UNIDENTIFIED MAN #2 (With Subtitles): Last year we started to clean here at the foot of the cemetery and make some order. We cut the grass and bushes and found a piece of stone. It is a fragment of a tomb but has no Hebrew inscriptions.
DAUM: I saw another sign of this new mentality on my next visit to the cemetery, when the gentleman who lived across the street offered us an unexpected gift.
VOICE OF FEMALE TRANSLATOR (With Subtitles): Because you have taken such good care of these tombstones, their souls protect you and pray for you and your family.
UNIDENTIFIED MAN #3 (With Subtitles): I'll just be happy if they don't haunt me.
DAUM: To honor the memory of the Jews of Dzialoszyce, the principal of the high school and I invited the current residents to a concert exploring the music, the culture, and the history that Poles and Jews had once shared in this place.
MICHAEL ALPERT (Performer in Concert) (With Subtitles): How wonderful it would be if we all lived like brothers.

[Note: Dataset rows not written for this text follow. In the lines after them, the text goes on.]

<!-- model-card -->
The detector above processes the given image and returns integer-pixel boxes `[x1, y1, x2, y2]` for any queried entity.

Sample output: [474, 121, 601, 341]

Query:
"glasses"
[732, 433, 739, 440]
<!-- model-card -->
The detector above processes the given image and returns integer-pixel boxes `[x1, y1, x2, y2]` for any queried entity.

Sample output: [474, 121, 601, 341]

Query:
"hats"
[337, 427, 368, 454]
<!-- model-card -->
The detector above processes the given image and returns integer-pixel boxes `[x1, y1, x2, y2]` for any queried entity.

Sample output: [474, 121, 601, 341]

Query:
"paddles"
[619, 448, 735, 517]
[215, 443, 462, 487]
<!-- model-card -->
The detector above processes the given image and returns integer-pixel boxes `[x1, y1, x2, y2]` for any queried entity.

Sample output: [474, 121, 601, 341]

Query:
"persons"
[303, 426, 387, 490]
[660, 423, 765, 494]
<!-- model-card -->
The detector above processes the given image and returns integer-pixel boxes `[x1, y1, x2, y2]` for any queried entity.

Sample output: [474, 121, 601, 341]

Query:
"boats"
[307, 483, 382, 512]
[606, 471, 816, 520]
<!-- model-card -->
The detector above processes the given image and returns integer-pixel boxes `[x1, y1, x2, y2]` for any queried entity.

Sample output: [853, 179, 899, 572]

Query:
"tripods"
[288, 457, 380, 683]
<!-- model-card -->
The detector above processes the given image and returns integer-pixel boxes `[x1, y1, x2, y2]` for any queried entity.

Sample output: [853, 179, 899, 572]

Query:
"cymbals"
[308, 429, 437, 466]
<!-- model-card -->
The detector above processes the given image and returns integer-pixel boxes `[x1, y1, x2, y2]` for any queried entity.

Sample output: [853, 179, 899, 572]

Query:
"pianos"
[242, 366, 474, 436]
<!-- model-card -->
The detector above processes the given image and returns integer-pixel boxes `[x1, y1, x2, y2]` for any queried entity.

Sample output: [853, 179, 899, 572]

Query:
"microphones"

DAUM: In honor of this event, the teachers had prepared a photo exhibit of their town's long-suppressed Jewish history.
Ms. MAGDZIAK- MISZEWSKA: I deeply believe that the future of the Polish-Jewish dialogue is connected with history. But there is one requirement: that you know your history as it was, not as you would like it to be.
DAUM: To learn their history the way it was, some students in Dzialoszyce are now interviewing their older relatives who remember a time when Jews still lived here.
PAULINA GREBOSZ (High School Student) (Speaking to Unidentified Polish Woman) (With Subtitles): When you worked for the Jews, how did they treat you?
UNIDENTIFIED POLISH WOMAN (With Subtitles): Good. Very good.
VOICE OF FEMALE TRANSLATOR (To Ms. Grebosz) (With Subtitles): Before interviewing your aunt and grandmother, what did you and your friends know about the history of the Jews?
Ms. GREBOSZ (With Subtitles): Nothing. Nearly nothing. My assumption was Poles and Jews only hated each other. Now I learn that they actually often got along with each other.
DAUM: I too grew up hearing only a one-sided version of Polish-Jewish history. I believe I would be doing a great disservice to my children and their children if that were all I passed on to them.
For their sake, as well as for their ancestors who last prayed here, I hope the first steps we've taken in Dzialoszyce will eventually bear fruit.
ABERNETHY: It's a daunting task Menachem Daum has undertaken -- trying to end interreligious hatred in a faraway town. But that's what he says he wants to do.